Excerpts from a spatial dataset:
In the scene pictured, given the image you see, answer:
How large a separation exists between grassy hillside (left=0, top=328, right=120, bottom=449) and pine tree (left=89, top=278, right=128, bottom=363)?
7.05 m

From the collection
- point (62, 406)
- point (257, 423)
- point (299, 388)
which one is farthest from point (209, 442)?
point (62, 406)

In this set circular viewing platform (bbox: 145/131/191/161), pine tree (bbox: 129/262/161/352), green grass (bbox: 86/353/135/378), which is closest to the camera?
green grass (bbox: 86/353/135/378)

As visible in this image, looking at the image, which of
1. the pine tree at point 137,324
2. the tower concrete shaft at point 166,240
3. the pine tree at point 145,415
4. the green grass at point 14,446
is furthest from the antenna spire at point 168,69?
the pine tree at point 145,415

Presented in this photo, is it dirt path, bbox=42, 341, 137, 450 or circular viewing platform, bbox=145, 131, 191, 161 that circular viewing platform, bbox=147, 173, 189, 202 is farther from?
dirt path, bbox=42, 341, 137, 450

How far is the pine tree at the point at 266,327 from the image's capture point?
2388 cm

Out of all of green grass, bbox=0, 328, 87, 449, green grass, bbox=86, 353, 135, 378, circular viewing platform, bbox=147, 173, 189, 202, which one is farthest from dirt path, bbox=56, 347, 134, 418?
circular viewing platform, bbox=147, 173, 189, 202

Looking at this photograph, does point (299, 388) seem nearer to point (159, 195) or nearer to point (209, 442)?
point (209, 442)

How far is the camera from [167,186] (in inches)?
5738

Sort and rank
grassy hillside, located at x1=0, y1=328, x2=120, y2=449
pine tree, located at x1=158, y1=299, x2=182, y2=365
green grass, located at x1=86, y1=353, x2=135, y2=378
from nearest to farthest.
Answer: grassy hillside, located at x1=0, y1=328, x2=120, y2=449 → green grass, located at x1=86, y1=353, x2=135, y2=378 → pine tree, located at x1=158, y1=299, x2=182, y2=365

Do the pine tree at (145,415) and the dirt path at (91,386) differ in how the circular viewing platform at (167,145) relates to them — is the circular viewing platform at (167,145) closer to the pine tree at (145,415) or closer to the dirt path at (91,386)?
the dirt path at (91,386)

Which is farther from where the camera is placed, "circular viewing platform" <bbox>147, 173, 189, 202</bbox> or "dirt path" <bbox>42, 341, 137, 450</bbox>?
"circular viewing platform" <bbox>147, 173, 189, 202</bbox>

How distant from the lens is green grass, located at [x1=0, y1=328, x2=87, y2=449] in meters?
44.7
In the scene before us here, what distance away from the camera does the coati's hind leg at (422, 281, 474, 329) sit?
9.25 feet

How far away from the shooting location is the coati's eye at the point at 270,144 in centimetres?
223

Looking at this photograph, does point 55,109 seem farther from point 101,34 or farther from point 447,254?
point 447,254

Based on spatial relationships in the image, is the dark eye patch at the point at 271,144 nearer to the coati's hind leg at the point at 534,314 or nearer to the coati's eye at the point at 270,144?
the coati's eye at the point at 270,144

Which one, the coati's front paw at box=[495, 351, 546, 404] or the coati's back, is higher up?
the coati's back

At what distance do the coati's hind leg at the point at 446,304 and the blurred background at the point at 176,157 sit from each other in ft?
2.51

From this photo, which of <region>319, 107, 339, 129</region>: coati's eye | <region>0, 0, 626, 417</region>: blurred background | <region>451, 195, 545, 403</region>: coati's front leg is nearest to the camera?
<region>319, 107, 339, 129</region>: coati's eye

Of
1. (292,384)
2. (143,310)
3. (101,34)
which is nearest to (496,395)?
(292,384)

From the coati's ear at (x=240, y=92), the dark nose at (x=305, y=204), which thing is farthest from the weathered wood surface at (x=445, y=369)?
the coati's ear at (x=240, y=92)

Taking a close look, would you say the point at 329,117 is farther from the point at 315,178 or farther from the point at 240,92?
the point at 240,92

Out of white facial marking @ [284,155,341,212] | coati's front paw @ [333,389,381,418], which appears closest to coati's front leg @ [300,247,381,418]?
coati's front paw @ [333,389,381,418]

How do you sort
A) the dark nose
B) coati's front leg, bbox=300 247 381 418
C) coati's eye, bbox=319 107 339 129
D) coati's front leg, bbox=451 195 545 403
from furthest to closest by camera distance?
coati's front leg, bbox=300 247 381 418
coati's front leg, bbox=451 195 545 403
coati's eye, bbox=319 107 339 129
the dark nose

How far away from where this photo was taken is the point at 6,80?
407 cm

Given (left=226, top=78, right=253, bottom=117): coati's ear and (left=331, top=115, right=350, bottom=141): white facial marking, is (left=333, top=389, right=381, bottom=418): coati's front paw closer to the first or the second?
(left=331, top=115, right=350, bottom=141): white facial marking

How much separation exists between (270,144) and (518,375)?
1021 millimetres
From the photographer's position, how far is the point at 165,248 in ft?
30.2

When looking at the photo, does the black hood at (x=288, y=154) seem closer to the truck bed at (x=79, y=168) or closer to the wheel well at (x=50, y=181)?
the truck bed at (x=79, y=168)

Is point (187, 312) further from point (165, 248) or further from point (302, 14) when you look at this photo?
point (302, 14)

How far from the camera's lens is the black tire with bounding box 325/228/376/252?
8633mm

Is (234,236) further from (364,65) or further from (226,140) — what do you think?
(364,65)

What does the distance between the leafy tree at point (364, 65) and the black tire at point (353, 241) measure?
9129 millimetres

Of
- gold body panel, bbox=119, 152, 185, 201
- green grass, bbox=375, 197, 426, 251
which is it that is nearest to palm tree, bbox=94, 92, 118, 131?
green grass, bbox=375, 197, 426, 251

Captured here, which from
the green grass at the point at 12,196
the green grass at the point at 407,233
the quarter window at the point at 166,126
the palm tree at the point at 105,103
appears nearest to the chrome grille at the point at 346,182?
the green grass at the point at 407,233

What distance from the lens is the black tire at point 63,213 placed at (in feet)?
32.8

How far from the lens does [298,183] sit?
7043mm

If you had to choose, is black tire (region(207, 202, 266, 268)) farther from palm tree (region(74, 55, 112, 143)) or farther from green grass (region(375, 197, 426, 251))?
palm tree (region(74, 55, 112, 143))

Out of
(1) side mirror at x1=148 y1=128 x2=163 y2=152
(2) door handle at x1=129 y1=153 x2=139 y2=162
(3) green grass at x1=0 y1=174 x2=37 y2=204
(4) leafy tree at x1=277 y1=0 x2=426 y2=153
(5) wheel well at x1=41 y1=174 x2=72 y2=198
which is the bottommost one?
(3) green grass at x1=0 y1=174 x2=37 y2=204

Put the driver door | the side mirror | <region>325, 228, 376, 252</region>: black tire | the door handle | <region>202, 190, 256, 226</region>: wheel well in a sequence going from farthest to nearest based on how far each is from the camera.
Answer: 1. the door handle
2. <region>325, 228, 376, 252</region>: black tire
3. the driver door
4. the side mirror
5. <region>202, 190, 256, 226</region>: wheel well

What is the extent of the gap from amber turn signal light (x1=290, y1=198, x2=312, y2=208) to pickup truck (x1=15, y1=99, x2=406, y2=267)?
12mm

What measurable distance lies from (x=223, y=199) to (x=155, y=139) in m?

| Challenge |
Reproduce every line of the data verbatim.

| Completed task |
In the scene pictured, given the image you see, answer:
How large a separation exists between grassy hillside (left=0, top=328, right=120, bottom=449) and pine tree (left=89, top=278, right=128, bottom=363)?
7.05 m

From the collection
- point (62, 406)
- point (257, 423)
- point (299, 388)
which one is farthest from point (209, 442)?
point (62, 406)

In this set circular viewing platform (bbox: 145/131/191/161), pine tree (bbox: 129/262/161/352), green grass (bbox: 86/353/135/378), which is closest to the camera?
green grass (bbox: 86/353/135/378)

As visible in this image, looking at the image, which of
1. the pine tree at point 137,324
2. the tower concrete shaft at point 166,240
3. the pine tree at point 145,415
4. the green grass at point 14,446
is furthest from the antenna spire at point 168,69?
the pine tree at point 145,415

Presented in this photo, is it dirt path, bbox=42, 341, 137, 450 or circular viewing platform, bbox=145, 131, 191, 161 that circular viewing platform, bbox=147, 173, 189, 202 is farther from?
dirt path, bbox=42, 341, 137, 450

How far is the pine tree at the point at 266,327 from the image's capture point?
2388 cm

Out of all of green grass, bbox=0, 328, 87, 449, green grass, bbox=86, 353, 135, 378, circular viewing platform, bbox=147, 173, 189, 202, which one is farthest from dirt path, bbox=56, 347, 134, 418?
circular viewing platform, bbox=147, 173, 189, 202

Looking at this photograph, does point (299, 388) seem nearer to point (159, 195) or nearer to point (209, 442)?
point (209, 442)

How far is the camera from [167,186] (in inches)?
5738

Sort and rank
grassy hillside, located at x1=0, y1=328, x2=120, y2=449
pine tree, located at x1=158, y1=299, x2=182, y2=365
green grass, located at x1=86, y1=353, x2=135, y2=378
from nearest to farthest.
Answer: grassy hillside, located at x1=0, y1=328, x2=120, y2=449 → green grass, located at x1=86, y1=353, x2=135, y2=378 → pine tree, located at x1=158, y1=299, x2=182, y2=365

Do the pine tree at (145,415) and the dirt path at (91,386) differ in how the circular viewing platform at (167,145) relates to them — is the circular viewing platform at (167,145) closer to the pine tree at (145,415) or closer to the dirt path at (91,386)?
the dirt path at (91,386)

Which is farther from where the camera is placed, "circular viewing platform" <bbox>147, 173, 189, 202</bbox> or "dirt path" <bbox>42, 341, 137, 450</bbox>?
"circular viewing platform" <bbox>147, 173, 189, 202</bbox>

How distant from the lens is green grass, located at [x1=0, y1=328, x2=87, y2=449] in meters?
44.7
In the scene before us here, what distance away from the camera does the coati's hind leg at (422, 281, 474, 329) sit?
9.25 feet

How far away from the shooting location is the coati's eye at the point at 270,144 in centimetres?
223

Looking at this photograph, does point 55,109 seem farther from point 101,34 or farther from point 447,254?
point 447,254

Based on spatial relationships in the image, is the dark eye patch at the point at 271,144 nearer to the coati's hind leg at the point at 534,314 or nearer to the coati's eye at the point at 270,144?
the coati's eye at the point at 270,144

Which one, the coati's front paw at box=[495, 351, 546, 404] or the coati's back, is higher up?
the coati's back

At what distance do the coati's hind leg at the point at 446,304 and the blurred background at the point at 176,157 sit from each other in ft?
2.51

From this photo, which of <region>319, 107, 339, 129</region>: coati's eye | <region>0, 0, 626, 417</region>: blurred background | <region>451, 195, 545, 403</region>: coati's front leg is nearest to the camera?
<region>319, 107, 339, 129</region>: coati's eye

Of
1. (292,384)
2. (143,310)
3. (101,34)
which is nearest to (496,395)?
(292,384)

From the coati's ear at (x=240, y=92), the dark nose at (x=305, y=204), which thing is farthest from the weathered wood surface at (x=445, y=369)?
the coati's ear at (x=240, y=92)

Taking a close look, would you say the point at 329,117 is farther from the point at 315,178 or farther from the point at 240,92?
the point at 240,92

Out of white facial marking @ [284,155,341,212] | coati's front paw @ [333,389,381,418], which appears closest to coati's front leg @ [300,247,381,418]?
coati's front paw @ [333,389,381,418]

How do you sort
A) the dark nose
B) coati's front leg, bbox=300 247 381 418
C) coati's eye, bbox=319 107 339 129
D) coati's front leg, bbox=451 195 545 403
from furthest to closest by camera distance?
coati's front leg, bbox=300 247 381 418
coati's front leg, bbox=451 195 545 403
coati's eye, bbox=319 107 339 129
the dark nose

How far away from where this photo was taken is the point at 6,80?
407 cm

Given (left=226, top=78, right=253, bottom=117): coati's ear and (left=331, top=115, right=350, bottom=141): white facial marking, is (left=333, top=389, right=381, bottom=418): coati's front paw closer to the first or the second?
(left=331, top=115, right=350, bottom=141): white facial marking

How much separation exists between (270,144) and (518,375)?
1021 millimetres
From the photographer's position, how far is the point at 165,248 in ft?
30.2

When looking at the photo, does the black hood at (x=288, y=154) seem closer to the truck bed at (x=79, y=168) or closer to the wheel well at (x=50, y=181)?
the truck bed at (x=79, y=168)

Is point (187, 312) further from point (165, 248) or further from point (302, 14) when you look at this photo?
point (302, 14)

How far from the camera's lens is the black tire with bounding box 325/228/376/252?
8633mm

Is (234,236) further from (364,65) or further from (226,140) — what do you think?
(364,65)

What does the distance between the leafy tree at point (364, 65) and the black tire at point (353, 241) measure?
9129 millimetres

Of
- gold body panel, bbox=119, 152, 185, 201
- green grass, bbox=375, 197, 426, 251
which is it that is nearest to palm tree, bbox=94, 92, 118, 131?
green grass, bbox=375, 197, 426, 251

Captured here, which from
the green grass at the point at 12,196
the green grass at the point at 407,233
the quarter window at the point at 166,126
the palm tree at the point at 105,103
appears nearest to the chrome grille at the point at 346,182?
the green grass at the point at 407,233

What distance from the lens is the black tire at point 63,213 placed at (in feet)?
32.8

How far from the lens does [298,183] sit?
7043mm

If you had to choose, is black tire (region(207, 202, 266, 268)) farther from palm tree (region(74, 55, 112, 143)) or farther from green grass (region(375, 197, 426, 251))?
palm tree (region(74, 55, 112, 143))

Out of
(1) side mirror at x1=148 y1=128 x2=163 y2=152
(2) door handle at x1=129 y1=153 x2=139 y2=162
(3) green grass at x1=0 y1=174 x2=37 y2=204
(4) leafy tree at x1=277 y1=0 x2=426 y2=153
(5) wheel well at x1=41 y1=174 x2=72 y2=198
which is the bottommost one?
(3) green grass at x1=0 y1=174 x2=37 y2=204

Put the driver door | the side mirror | <region>325, 228, 376, 252</region>: black tire | the door handle | <region>202, 190, 256, 226</region>: wheel well in a sequence going from farthest to nearest based on how far each is from the camera.
Answer: 1. the door handle
2. <region>325, 228, 376, 252</region>: black tire
3. the driver door
4. the side mirror
5. <region>202, 190, 256, 226</region>: wheel well

What is the extent of the gap from amber turn signal light (x1=290, y1=198, x2=312, y2=208) to pickup truck (x1=15, y1=99, x2=406, y2=267)?
12mm

What measurable distance lies from (x=223, y=199) to (x=155, y=139) in m?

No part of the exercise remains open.